Check Programme
The Hong Kong Practitioner VOLUME 26 / December 2004

Case one:
Siobhan presents with her 12 month old baby who is allergic to egg protein. She has been told by her next door neighbour not to have Lucy immunised against measles as she might have an allergic reaction.

 
 
HK Pract 2004;26:537-541
 
 
 

Question

1: How do you manage this situation?
 

 

 
Question 2: Is egg allergy a contraindication for MMR vaccination?
 

 

 

Question

3: How would you recognise an anaphylactic reaction following vaccination?
 

 

 

Question

4: How would you manage an anaphylactic reaction?
 

 

 

Question

5: Is an URTI a contraindication to Lucy receiving MMR vaccine?
 

 

 
 

Further history

Siobhan advises you Lucy has had a runny nose and mild cough for the past 2 days but is otherwise well. You diagnose an upper respiratory tact infection (URTI).

 

Answer 1

A thorough history should be taken to determine if this is a true egg allergy. Symptoms suggestive of an anaphylactic reaction following ingestion of egg protein include:

  • development of an urticarial rash
  • angioedema
  • onset of respiratory distress wheeze.

You confirm Siobhan has had a previous anaphylactic reaction to egg and required intramuscular adrenaline as part of her management.

 

Answer 2

No. MMR can safely be given to children with egg allergy. However, influenza vaccine is contraindicated in people who have an allergy to eggs.

 

Answer 3

Anaphylaxis following a routine immunisation is very rare with a recent paper quoting the incidence as 1:1 500 000 doses. Fainting or a vaso-vagal episode is common in adolescents and adults and less common in children. The immunisation provider must be able to distinguish between these conditions. Recipients of vaccine should remain in the vicinity of the place of vaccination for at least 15 minutes.

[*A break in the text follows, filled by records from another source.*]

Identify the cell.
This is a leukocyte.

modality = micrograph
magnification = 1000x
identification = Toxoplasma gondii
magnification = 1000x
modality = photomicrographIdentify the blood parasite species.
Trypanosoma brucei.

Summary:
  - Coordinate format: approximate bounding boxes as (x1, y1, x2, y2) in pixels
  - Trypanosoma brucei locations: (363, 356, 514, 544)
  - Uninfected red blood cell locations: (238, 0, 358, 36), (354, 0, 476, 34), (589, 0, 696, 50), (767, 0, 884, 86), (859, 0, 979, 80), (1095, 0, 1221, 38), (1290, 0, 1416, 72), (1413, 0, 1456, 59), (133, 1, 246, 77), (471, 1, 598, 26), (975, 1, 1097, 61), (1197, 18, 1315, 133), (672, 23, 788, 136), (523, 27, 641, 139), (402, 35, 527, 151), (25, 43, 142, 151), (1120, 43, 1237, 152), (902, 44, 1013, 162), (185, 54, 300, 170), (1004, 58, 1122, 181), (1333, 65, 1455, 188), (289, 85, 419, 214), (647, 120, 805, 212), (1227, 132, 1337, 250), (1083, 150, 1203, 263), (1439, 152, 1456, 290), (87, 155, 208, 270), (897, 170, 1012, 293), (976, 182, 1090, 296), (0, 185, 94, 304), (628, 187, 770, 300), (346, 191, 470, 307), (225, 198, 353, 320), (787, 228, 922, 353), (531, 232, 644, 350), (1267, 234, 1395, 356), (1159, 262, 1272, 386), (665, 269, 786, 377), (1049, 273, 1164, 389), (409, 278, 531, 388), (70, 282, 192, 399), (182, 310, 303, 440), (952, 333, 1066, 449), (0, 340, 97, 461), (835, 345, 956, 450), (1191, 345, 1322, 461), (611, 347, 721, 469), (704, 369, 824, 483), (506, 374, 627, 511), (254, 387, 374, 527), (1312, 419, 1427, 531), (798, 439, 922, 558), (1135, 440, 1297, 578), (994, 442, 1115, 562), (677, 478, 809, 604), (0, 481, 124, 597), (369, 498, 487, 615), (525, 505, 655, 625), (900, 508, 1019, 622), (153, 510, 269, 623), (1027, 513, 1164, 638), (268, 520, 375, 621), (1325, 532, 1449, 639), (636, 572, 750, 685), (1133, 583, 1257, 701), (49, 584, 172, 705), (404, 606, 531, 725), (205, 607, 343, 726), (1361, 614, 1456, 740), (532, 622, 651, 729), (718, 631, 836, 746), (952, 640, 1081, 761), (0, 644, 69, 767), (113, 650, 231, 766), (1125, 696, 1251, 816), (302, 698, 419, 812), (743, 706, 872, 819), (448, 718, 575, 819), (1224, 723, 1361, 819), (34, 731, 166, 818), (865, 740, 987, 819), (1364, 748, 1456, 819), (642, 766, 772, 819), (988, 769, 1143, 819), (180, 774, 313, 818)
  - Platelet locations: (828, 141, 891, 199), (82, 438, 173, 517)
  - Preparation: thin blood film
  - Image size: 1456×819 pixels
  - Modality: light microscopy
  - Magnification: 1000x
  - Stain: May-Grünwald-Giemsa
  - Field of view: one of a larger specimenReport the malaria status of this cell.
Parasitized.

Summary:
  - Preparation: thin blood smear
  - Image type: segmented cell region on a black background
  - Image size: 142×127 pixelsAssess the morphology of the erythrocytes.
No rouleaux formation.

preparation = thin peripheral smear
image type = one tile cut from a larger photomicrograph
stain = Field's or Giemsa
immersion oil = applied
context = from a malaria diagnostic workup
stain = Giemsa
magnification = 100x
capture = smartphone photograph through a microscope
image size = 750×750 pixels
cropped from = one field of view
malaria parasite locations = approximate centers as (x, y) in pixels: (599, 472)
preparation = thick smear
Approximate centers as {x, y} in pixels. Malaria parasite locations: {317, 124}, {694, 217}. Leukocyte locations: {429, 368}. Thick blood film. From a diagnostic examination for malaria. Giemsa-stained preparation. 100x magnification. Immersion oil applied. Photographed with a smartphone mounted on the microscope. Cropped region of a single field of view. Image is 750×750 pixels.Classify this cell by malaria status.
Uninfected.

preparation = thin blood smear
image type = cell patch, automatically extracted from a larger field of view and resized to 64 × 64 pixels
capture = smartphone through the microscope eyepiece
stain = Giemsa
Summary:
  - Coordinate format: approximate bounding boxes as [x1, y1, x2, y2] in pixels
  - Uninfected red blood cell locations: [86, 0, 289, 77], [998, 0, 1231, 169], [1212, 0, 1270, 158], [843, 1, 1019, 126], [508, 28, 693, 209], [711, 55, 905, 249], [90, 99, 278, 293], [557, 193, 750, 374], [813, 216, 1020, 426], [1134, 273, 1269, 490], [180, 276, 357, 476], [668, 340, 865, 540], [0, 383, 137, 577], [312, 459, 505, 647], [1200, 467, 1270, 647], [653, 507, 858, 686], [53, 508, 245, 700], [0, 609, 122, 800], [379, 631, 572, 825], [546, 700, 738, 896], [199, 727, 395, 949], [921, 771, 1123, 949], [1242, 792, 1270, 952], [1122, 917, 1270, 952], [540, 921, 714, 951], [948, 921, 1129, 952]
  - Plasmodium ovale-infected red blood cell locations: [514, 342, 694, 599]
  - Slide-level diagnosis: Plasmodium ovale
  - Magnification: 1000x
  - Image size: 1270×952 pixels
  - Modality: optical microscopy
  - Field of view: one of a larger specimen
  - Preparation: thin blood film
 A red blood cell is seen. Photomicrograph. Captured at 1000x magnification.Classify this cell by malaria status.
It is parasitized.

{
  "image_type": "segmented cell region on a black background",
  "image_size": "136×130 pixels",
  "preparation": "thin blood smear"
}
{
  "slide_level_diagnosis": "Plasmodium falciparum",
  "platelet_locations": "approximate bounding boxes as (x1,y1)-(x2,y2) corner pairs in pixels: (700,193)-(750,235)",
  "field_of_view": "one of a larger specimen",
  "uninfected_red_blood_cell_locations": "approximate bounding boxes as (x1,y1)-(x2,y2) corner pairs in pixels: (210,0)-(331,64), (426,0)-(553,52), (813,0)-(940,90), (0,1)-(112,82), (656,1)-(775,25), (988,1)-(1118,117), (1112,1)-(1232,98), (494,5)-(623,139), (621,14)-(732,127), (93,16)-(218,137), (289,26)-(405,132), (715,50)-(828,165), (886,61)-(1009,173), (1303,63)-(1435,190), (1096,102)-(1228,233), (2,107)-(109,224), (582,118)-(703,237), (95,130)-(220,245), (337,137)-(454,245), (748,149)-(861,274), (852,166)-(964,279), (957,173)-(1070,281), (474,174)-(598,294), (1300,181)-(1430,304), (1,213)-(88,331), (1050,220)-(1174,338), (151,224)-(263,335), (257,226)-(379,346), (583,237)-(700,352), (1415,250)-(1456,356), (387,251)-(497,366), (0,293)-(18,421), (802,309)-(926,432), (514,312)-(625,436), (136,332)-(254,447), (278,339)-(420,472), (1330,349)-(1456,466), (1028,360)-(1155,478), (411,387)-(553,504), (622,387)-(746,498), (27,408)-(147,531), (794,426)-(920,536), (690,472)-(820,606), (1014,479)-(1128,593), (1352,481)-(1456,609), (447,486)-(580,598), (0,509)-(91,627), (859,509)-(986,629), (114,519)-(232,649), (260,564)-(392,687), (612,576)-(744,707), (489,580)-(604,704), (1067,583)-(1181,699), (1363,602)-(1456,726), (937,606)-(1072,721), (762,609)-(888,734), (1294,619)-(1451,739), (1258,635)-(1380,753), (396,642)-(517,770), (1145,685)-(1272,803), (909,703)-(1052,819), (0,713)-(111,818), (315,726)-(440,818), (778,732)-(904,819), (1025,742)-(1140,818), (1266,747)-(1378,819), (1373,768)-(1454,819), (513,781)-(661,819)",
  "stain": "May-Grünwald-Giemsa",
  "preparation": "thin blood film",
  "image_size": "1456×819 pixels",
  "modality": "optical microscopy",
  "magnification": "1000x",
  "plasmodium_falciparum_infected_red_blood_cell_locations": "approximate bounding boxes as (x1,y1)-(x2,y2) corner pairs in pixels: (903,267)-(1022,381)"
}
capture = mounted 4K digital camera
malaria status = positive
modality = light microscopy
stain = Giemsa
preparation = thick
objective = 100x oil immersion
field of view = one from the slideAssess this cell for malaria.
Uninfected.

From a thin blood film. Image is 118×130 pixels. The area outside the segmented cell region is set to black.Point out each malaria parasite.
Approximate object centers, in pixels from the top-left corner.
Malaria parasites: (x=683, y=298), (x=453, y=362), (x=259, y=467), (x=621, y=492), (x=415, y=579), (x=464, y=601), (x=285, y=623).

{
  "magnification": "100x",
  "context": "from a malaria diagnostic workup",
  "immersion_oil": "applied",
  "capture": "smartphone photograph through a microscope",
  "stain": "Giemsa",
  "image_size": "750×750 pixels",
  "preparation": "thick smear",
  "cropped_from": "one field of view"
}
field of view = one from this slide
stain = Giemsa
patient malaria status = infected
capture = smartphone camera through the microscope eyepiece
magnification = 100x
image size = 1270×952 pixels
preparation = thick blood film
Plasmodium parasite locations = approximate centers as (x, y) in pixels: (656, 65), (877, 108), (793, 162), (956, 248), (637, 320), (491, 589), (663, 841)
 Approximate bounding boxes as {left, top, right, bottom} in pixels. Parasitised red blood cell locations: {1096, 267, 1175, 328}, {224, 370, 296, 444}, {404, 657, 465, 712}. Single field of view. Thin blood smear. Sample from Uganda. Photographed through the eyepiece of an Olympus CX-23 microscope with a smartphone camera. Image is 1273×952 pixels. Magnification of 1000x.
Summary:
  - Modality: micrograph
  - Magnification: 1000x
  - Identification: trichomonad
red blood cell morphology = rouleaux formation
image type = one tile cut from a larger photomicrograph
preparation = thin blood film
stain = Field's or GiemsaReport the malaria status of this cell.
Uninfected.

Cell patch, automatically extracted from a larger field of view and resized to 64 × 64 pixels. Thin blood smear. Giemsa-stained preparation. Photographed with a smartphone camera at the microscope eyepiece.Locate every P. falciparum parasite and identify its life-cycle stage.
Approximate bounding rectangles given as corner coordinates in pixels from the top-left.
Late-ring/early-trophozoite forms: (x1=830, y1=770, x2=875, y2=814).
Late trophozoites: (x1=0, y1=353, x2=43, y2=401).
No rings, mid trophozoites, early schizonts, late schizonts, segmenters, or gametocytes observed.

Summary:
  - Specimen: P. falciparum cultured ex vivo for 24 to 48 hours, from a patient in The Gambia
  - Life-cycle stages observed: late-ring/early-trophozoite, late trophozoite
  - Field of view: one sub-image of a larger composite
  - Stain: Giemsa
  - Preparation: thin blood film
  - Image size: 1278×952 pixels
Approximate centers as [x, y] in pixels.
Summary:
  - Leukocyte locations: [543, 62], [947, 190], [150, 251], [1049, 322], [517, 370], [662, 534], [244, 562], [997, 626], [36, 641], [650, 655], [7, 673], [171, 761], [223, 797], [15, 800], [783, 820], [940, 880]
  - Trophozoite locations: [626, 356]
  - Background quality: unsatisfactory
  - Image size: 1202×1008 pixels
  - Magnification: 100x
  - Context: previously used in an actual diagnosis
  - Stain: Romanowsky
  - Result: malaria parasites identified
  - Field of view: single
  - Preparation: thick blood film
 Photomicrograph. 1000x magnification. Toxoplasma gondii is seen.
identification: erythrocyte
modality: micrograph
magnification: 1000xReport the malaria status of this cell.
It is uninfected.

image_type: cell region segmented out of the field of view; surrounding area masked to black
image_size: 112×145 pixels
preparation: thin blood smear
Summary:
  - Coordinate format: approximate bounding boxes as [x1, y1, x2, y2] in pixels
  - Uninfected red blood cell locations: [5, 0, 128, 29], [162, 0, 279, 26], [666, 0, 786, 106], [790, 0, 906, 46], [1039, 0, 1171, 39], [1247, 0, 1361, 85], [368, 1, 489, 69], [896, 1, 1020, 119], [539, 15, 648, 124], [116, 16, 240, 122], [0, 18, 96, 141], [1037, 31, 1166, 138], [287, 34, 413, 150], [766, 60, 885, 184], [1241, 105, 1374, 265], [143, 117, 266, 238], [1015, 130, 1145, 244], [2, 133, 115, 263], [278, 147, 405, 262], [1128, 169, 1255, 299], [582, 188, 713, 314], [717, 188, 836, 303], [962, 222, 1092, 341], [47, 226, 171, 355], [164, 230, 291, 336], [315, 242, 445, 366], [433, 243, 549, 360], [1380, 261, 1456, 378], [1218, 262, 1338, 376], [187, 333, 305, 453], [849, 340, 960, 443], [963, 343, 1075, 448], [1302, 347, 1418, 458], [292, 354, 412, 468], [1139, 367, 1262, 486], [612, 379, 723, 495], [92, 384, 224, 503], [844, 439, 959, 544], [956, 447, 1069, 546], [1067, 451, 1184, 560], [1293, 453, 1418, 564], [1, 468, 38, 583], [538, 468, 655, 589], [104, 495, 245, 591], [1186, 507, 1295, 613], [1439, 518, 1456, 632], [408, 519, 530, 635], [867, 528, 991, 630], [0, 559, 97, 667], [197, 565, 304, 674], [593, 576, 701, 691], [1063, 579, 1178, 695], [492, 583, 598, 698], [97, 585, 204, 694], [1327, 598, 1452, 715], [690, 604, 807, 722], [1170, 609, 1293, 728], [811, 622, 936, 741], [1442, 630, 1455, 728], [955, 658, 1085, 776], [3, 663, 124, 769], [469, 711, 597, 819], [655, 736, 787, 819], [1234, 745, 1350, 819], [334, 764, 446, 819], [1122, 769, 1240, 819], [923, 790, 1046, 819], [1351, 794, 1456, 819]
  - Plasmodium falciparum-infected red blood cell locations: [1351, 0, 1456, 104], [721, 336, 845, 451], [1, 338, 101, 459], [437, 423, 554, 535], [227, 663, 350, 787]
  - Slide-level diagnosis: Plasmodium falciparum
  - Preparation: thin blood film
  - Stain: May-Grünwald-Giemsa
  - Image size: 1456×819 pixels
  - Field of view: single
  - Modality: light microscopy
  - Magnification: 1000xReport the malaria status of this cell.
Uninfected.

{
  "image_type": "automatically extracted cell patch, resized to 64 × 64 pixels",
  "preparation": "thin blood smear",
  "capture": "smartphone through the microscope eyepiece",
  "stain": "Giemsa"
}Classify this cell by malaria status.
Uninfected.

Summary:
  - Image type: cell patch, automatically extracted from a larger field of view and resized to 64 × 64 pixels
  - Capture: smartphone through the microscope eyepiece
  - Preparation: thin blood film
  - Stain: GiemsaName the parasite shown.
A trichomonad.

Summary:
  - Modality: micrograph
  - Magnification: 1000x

Anaphylaxis is characterised by a sudden onset of respiratory distress circulatory collapse usually within 5 minutes (can occur within hours) of administration of the vaccine. Initial symptoms may include:

  • pallor
  • anxiety
  • development of an urticarial rash (itchy wheals covering part or all of the body)
  • onset of stridor due to angioedema of the upper airway
  • onset of wheeze due to bronchospasm
  • hypotension with weak central pulse
  • loss of consciousness.

In comparison signs and symptoms of a vaso-vagal episode usually occur within minutes of the vaccine being administered and include:

  • cool, clammy skin
  • normal respirations
  • light headedness
  • strong central pulse
  • loss of consciousness which corrects once child is supine.
 

Answer 4

Assess airway, breathing and cardiovascular status (ABC). Position child on left side to:

  • clear airway
  • apply high flow oxygen via face mask
  • administer intramuscular adrenaline if any signs suggestive of anaphylaxis are present (see dose below). If only mild flushing of the skin is present observe child initially
  • monitor oxygen saturation by oxymetry if available
  • ECG monitoring if available
  • reassess airway (ABC)
  • IV assess may be required
  • Steroids and antihistamines may be required.

Dose of adrenaline: adrenaline 1:1000 is universally available. It is more practical to use a 1 mL syringe for accuracy of measurement.

Adrenaline 1:1000 contains 1 mg of adrenaline per 1 mL of solution.

Dose: (1:1000) is 0.01 mL/kg body weight up to a maximum of 0.5 mL or 0.5 mg by deep intramuscular injection (Table 1).

Adrenaline 1:10 000 contains 1 mg of adrenaline per 10 ml solution. It may be useful to have available for young infants who require very small doses of adrenaline (Table 2).

 

Answer 5

No. All vaccines can be administered to infants and children who have a minor illness (without an acute systemic illness and with a current temperature below 38.5) may be vaccinated safely.

 

Feedback

Major illness or high fever may be confused with vaccine side effects and increase discomfort to the child. When a more severe illness is present immunisation should be postponed for 2-3 days until the child is well. A return appointment for immunisation should be made at the time of deferral.

 

References

  1. NHMRC Australian Immunisation Handbook, 8th edn, 2003.

  2. Communicable Diseases Surveillance. Highlights for 3rd quarter, 2002. Comm Dist Intell 2002;26(4):608-612.

  3. The Australian Meningococcal Surveillance Program. Annual report of the Australian Meningococcal Surveillance Program, 2001. Comm Dist Intell 2002;26(3):407-418.